### Data extract

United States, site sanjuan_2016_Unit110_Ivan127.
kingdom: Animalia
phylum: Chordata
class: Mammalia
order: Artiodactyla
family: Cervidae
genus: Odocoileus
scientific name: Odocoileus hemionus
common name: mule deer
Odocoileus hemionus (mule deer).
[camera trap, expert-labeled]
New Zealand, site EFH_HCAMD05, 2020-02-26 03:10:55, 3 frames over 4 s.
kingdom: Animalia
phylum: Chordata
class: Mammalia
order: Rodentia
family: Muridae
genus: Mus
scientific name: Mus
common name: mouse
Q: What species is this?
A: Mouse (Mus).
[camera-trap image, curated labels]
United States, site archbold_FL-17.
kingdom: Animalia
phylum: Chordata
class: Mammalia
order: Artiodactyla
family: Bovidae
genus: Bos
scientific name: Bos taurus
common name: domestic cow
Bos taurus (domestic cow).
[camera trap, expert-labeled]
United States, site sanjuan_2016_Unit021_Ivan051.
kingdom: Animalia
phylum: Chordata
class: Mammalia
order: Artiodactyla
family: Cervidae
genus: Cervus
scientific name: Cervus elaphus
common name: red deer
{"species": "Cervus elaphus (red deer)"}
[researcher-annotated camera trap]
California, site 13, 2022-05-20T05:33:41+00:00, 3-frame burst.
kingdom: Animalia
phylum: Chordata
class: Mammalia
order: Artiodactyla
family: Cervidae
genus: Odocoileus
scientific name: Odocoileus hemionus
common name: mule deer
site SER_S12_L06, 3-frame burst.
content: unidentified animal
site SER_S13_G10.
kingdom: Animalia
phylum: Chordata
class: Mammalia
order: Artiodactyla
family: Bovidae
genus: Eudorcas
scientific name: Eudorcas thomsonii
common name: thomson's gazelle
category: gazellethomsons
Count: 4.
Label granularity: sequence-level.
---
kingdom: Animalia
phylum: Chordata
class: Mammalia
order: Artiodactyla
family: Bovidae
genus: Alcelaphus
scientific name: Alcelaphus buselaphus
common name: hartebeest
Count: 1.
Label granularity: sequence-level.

######

**Task description:**
Reproduce the full set of records precisely.

**Written answer:**
United States, site sanjuan_2016_Unit110_Ivan127.
kingdom: Animalia
phylum: Chordata
class: Mammalia
order: Artiodactyla
family: Cervidae
genus: Odocoileus
scientific name: Odocoileus hemionus
common name: mule deer
Odocoileus hemionus (mule deer).
[camera trap, expert-labeled]
New Zealand, site EFH_HCAMD05, 2020-02-26 03:10:55, 3 frames over 4 s.
kingdom: Animalia
phylum: Chordata
class: Mammalia
order: Rodentia
family: Muridae
genus: Mus
scientific name: Mus
common name: mouse
Q: What species is this?
A: Mouse (Mus).
[camera-trap image, curated labels]
United States, site archbold_FL-17.
kingdom: Animalia
phylum: Chordata
class: Mammalia
order: Artiodactyla
family: Bovidae
genus: Bos
scientific name: Bos taurus
common name: domestic cow
Bos taurus (domestic cow).
[camera trap, expert-labeled]
United States, site sanjuan_2016_Unit021_Ivan051.
kingdom: Animalia
phylum: Chordata
class: Mammalia
order: Artiodactyla
family: Cervidae
genus: Cervus
scientific name: Cervus elaphus
common name: red deer
{"species": "Cervus elaphus (red deer)"}
[researcher-annotated camera trap]
California, site 13, 2022-05-20T05:33:41+00:00, 3-frame burst.
kingdom: Animalia
phylum: Chordata
class: Mammalia
order: Artiodactyla
family: Cervidae
genus: Odocoileus
scientific name: Odocoileus hemionus
common name: mule deer
site SER_S12_L06, 3-frame burst.
content: unidentified animal
site SER_S13_G10.
kingdom: Animalia
phylum: Chordata
class: Mammalia
order: Artiodactyla
family: Bovidae
genus: Eudorcas
scientific name: Eudorcas thomsonii
common name: thomson's gazelle
category: gazellethomsons
Count: 4.
Label granularity: sequence-level.
---
kingdom: Animalia
phylum: Chordata
class: Mammalia
order: Artiodactyla
family: Bovidae
genus: Alcelaphus
scientific name: Alcelaphus buselaphus
common name: hartebeest
Count: 1.
Label granularity: sequence-level.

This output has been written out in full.